Valuation Ring is Local
Theorem
Let $R$ be a valuation ring.
Then $R$ is a local ring.
Proof
By definition of local ring:
- $R$ is a local ring if and only if:
- $R$ is non-trivial
- the sum of two arbitrary non-units is a non-unit.
First we recall that as a valuation ring is an integral domain, then a fortiori:
- $R$ is non-trivial
- $R$ has no (proper) zero divisors
- $R$ is a commutative and unitary ring.
Let $0$ and $1$ be the zero and unity of $R$ respectively.
Let $x, y \in R$ be non-units.
We shall show that $x + y$ is non-unit.
Without loss of generality, let $x = 0$.
Then:
- $x + y = y$
and so $x + y$ is a non-unit by hypothesis.
Similarly for $y = 0$.
Let $x \ne 0$ and $y \ne 0$.
By definition of non-unit, neither $x$ nor $y$ has an inverse in $R$.
Let $K$ be the field of quotients of $R$.
In particular, $x^{-1} \in K$ and $y^{-1} \in K$.
First note that:
\(\ds \paren {x y^{-1} }^{-1}\) | \(=\) | \(\ds y x^{-1}\) | Inverse of Group Product | |||||||||||
\(\ds \) | \(=\) | \(\ds x^{-1} y\) |
By definition of valuation ring, either:
- $x y^{-1} \in R$
or:
\(\ds \paren {x y^{-1} }^{-1}\) | \(=\) | \(\ds y x^{-1}\) | Inverse of Group Product | |||||||||||
\(\ds \) | \(=\) | \(\ds x^{-1} y\) | Ring Axiom $\text C$: Commutativity of Ring Product | |||||||||||
\(\ds \) | \(\in\) | \(\ds R\) |
Without loss of generality, let $x y^{-1} \in R$.

• Given data:
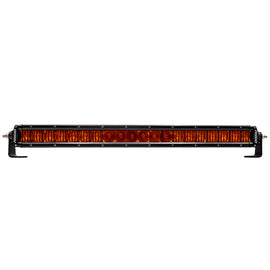 RIGID Industries SR-Series 20in. Spot w/ Amber PRO Lens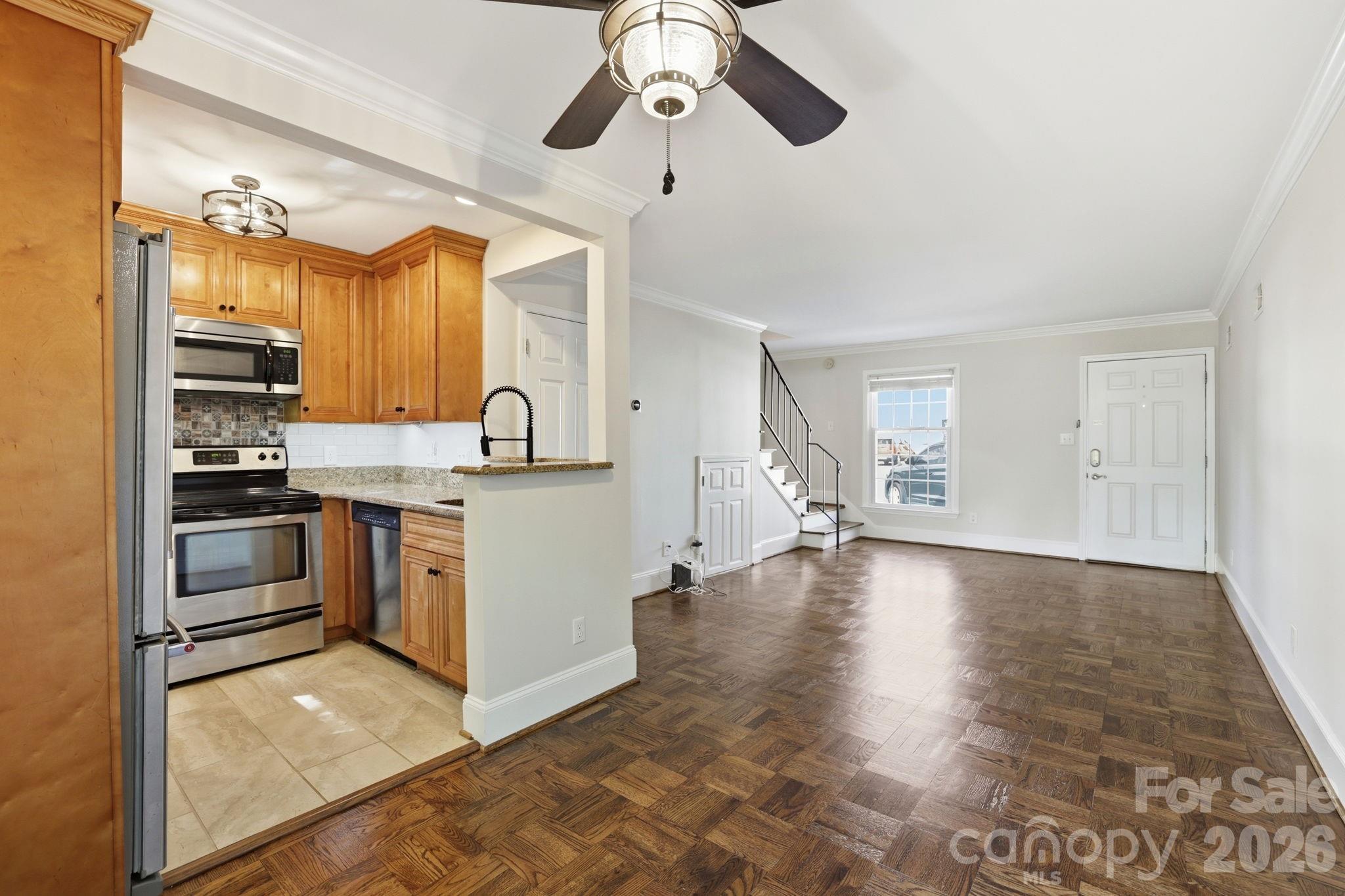 Middleton Place - Residential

• Activity list:
- 1) Translate this sentence from the valuation ring proof into French: "By definition of non-unit, neither $x$ nor $y$ has an inverse in $R$."
- 2) Decide whether each statement agrees with the valuation ring proof. Answer yes or no and quote the words that decide it.
(a) The proof relies on a valuation ring being an integral domain.
(b) The proof says $R$ has proper zero divisors.
(c) When $x = 0$, the proof shows that $x + y$ is a non-unit.
- 3) Carry on the proof that a valuation ring is local, picking up right after its final sentence.
The data has no connection to the valuation ring proof.

• Answers to each task:
- 1) Par définition d'un élément non inversible, ni $x$ ni $y$ n'a d'inverse dans $R$.

- 2)
(a) Yes: "as a valuation ring is an integral domain"
(b) No: "$R$ has no (proper) zero divisors"
(c) Yes: "and so $x + y$ is a non-unit by hypothesis"

- 3)
Aiming for a contradiction, suppose there exists a $u \in R$ such that:
- $u \paren {x + y} = 1$
Then:
\(\ds y^{-1}\) | \(=\) | \(\ds u \paren {x + y} y^{-1}\) | Definition of Unity of Ring | |||||||||||
\(\ds \) | \(=\) | \(\ds u \paren {x y^{-1} + y y^{-1} }\) | Ring Axiom $\text D$: Distributivity of Product over Addition | |||||||||||
\(\ds \) | \(=\) | \(\ds u \paren {x y^{-1} + 1}\) | Definition of Inverse Element | |||||||||||
\(\ds \) | \(\in\) | \(\ds R\) | Ring Axiom $\text A0$: Closure under Addition and Ring Axiom $\text M0$: Closure under Product |
That is, the inverse of $y$ is in $R$.
This contradicts the fact that $y$ is a non-unit.
Therefore $x + y$ is a non-unit.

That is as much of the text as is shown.